C’è pieno e incondizionato sostegno all’operato della magistratura e delle forze dell’ordine. Però questo non basta: bisogna lavorare per colmare il gap negli uffici giudiziari. In questo senso ci siamo impegnati rispetto ai contratti dei precari della Giustizia.

In questo che ruolo deve giocare la Chiesa?

Prima con Giovanni Paolo II, poi con Francesco è chiaro che la Chiesa sta esprimendo tutta la sua volontà di fare una cesura netta con il malaffare. In questo tutta la rete ecclesiastica nei territori di frontiera, qualora ce ne fosse bisogno, deve ancor più intraprendere un atteggiamento quotidiano di scomunica.

Due anni da presidente: il suo bilancio.

Certamente è positivo, ma questo non vuol dire che tutto è risolto. Sono tante le iniziative che abbiamo messo in campo, soprattutto rendere più «vicino» il Palazzo del Consiglio Regionale ai cittadini. Finalmente l’attività culturale ha preso possesso di questi spazi: un cambiamento radicale quest’ultimo. Questo luogo, infatti, per anni è stato ad appannaggio quasi esclusivo dei partiti, adesso invece c’è un abbondare di iniziative del tessuto associativo locale.
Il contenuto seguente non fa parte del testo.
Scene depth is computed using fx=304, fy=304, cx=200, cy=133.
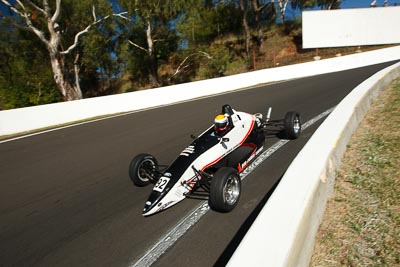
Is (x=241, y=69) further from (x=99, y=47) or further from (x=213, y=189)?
(x=213, y=189)

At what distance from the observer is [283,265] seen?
1954 mm

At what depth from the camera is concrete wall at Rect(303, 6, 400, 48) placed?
32094mm

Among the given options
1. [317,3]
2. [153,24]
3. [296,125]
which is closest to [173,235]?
[296,125]

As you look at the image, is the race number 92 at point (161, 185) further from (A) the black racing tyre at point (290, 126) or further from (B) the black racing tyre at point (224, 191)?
(A) the black racing tyre at point (290, 126)

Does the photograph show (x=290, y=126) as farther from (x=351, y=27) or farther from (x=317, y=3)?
(x=317, y=3)

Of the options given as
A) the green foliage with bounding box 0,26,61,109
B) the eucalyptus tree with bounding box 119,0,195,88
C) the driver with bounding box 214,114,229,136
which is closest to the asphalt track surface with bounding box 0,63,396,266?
the driver with bounding box 214,114,229,136

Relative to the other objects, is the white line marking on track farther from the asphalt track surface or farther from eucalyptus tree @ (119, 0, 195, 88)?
eucalyptus tree @ (119, 0, 195, 88)

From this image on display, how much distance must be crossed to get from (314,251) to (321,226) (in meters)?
0.38

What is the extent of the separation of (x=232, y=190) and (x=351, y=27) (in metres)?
34.8

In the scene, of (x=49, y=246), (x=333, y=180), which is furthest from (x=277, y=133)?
(x=49, y=246)

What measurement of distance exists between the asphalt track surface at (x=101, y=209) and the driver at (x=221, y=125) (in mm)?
863

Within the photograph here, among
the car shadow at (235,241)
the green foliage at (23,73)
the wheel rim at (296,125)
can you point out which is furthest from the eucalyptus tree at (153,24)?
the car shadow at (235,241)

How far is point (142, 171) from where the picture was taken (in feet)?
16.4

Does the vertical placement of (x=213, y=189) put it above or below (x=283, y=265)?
below
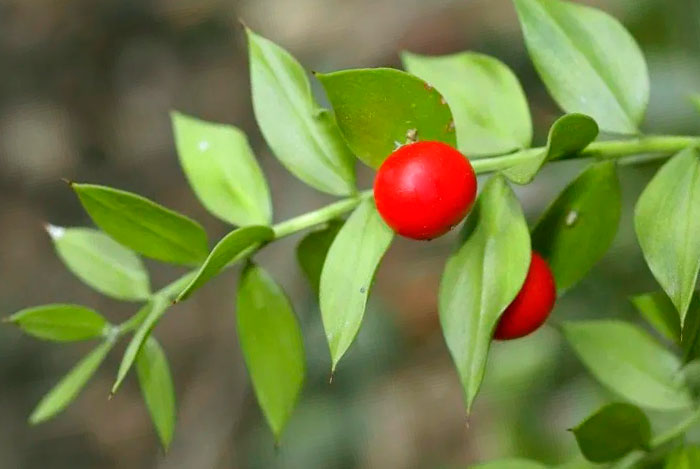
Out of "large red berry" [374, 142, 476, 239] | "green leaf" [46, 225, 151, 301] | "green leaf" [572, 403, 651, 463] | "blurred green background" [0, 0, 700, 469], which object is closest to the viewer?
"large red berry" [374, 142, 476, 239]

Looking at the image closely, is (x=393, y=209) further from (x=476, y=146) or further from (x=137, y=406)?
(x=137, y=406)

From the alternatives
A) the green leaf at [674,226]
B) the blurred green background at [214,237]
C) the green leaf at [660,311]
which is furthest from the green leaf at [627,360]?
the blurred green background at [214,237]

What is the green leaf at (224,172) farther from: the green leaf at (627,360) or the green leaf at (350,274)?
the green leaf at (627,360)

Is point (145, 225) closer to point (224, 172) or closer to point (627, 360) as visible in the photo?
point (224, 172)

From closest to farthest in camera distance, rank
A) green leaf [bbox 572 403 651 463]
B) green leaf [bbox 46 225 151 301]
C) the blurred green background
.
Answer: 1. green leaf [bbox 572 403 651 463]
2. green leaf [bbox 46 225 151 301]
3. the blurred green background

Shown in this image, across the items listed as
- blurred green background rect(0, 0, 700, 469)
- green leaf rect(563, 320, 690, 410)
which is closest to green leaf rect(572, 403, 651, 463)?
green leaf rect(563, 320, 690, 410)

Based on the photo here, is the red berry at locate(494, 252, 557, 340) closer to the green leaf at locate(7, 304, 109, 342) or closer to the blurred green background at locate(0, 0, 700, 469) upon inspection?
the green leaf at locate(7, 304, 109, 342)

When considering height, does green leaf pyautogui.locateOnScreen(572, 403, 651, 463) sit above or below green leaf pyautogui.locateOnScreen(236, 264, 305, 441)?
below
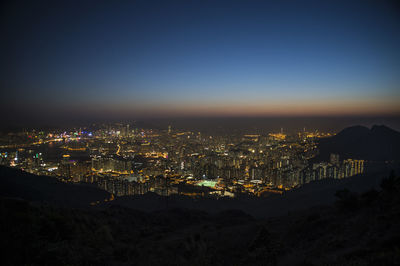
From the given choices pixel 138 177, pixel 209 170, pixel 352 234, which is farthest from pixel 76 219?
pixel 209 170

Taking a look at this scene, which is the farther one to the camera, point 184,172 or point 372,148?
point 372,148

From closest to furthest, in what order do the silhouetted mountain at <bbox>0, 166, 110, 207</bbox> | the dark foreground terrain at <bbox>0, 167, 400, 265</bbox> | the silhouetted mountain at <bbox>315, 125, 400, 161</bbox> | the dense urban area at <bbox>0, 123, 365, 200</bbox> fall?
the dark foreground terrain at <bbox>0, 167, 400, 265</bbox> → the silhouetted mountain at <bbox>0, 166, 110, 207</bbox> → the dense urban area at <bbox>0, 123, 365, 200</bbox> → the silhouetted mountain at <bbox>315, 125, 400, 161</bbox>

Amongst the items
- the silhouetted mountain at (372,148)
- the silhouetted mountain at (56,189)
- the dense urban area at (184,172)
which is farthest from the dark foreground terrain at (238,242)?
the silhouetted mountain at (372,148)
La sfida culturale è probabilmente un’urgenza sottodimensionata?

Siamo all’inizio, ma siamo partiti, rispetto alla valorizzazione del Polo culturale “Mattia Preti”. Una straordinaria struttura con moltissimi volumi di pregio che, però, è sconosciuta ai più. Il lavoro svolto è legato anche all’apertura del Polo agli editori calabresi che lo potranno vivere intensamente.
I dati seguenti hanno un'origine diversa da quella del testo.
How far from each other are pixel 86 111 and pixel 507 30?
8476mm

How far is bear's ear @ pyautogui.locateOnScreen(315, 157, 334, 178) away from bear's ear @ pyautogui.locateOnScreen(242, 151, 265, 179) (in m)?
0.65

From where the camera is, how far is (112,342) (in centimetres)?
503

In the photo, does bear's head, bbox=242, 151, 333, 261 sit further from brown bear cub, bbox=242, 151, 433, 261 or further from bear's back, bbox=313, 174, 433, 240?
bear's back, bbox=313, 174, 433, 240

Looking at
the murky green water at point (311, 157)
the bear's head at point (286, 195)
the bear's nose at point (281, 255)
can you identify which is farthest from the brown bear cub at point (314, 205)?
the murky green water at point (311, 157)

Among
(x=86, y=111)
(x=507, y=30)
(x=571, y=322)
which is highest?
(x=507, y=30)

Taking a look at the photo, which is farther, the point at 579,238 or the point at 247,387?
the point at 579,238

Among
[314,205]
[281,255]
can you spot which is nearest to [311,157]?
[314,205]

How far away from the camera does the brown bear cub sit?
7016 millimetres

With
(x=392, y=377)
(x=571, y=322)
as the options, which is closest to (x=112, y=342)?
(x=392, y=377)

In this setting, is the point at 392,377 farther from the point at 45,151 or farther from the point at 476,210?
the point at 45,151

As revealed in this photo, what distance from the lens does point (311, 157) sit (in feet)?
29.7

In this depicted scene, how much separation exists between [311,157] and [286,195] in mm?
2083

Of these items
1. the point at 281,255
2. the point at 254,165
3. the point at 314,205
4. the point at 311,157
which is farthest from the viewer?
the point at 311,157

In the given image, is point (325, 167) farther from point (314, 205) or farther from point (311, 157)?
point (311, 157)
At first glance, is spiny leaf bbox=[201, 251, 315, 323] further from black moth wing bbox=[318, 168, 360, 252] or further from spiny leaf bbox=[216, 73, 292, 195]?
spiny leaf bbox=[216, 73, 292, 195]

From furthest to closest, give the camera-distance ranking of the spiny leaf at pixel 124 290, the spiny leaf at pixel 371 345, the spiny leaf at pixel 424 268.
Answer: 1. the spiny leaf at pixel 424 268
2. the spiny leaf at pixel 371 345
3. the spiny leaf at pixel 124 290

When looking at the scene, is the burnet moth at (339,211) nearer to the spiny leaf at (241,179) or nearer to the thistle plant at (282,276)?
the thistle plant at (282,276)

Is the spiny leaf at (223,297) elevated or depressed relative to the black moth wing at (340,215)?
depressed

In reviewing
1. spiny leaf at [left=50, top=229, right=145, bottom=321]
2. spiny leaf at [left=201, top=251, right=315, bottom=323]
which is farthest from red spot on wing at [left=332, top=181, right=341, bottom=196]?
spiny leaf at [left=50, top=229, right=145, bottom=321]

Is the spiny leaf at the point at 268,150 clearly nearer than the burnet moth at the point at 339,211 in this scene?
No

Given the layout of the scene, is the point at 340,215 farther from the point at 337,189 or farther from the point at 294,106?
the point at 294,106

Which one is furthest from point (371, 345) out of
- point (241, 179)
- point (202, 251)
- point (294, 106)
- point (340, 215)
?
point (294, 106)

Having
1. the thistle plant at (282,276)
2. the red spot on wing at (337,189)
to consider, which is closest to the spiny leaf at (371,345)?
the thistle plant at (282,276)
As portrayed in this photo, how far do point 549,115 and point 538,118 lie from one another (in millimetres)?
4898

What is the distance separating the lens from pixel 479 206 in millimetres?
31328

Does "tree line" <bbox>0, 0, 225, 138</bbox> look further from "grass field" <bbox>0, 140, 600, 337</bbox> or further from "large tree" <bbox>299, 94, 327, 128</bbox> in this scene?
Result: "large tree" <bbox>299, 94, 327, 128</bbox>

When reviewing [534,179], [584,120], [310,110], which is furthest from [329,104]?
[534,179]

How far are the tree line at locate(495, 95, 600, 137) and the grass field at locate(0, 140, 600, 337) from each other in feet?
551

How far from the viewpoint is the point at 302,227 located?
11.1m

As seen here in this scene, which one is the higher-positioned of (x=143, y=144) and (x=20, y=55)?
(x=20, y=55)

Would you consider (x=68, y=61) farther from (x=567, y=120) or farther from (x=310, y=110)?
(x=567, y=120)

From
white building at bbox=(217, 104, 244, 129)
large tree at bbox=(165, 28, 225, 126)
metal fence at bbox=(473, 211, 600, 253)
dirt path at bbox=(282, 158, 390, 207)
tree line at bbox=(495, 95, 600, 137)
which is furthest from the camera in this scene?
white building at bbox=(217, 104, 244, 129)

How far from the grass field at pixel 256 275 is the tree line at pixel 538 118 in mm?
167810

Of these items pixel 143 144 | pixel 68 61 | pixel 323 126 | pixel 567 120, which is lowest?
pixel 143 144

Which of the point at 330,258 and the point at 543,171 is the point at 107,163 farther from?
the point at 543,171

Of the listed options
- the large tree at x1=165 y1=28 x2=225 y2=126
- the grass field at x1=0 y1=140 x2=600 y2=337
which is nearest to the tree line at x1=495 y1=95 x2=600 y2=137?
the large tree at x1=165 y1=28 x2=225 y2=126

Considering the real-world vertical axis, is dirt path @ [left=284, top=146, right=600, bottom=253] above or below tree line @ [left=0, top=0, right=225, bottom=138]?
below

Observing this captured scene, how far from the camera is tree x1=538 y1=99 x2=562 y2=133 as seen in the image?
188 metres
Ci sta dicendo che punta le sue fiches sulla cultura come strumento di riscatto della Calabria?

Per valorizzare questo aspetto, fortemente culturale e perciò fortemente identitario, abbiamo operato degli ingenti tagli ad altre spese storiche del Consiglio regionale. In questo senso c’è un investimento fortissimo dal punto di vista politico–finanziario dell’ente pubblico.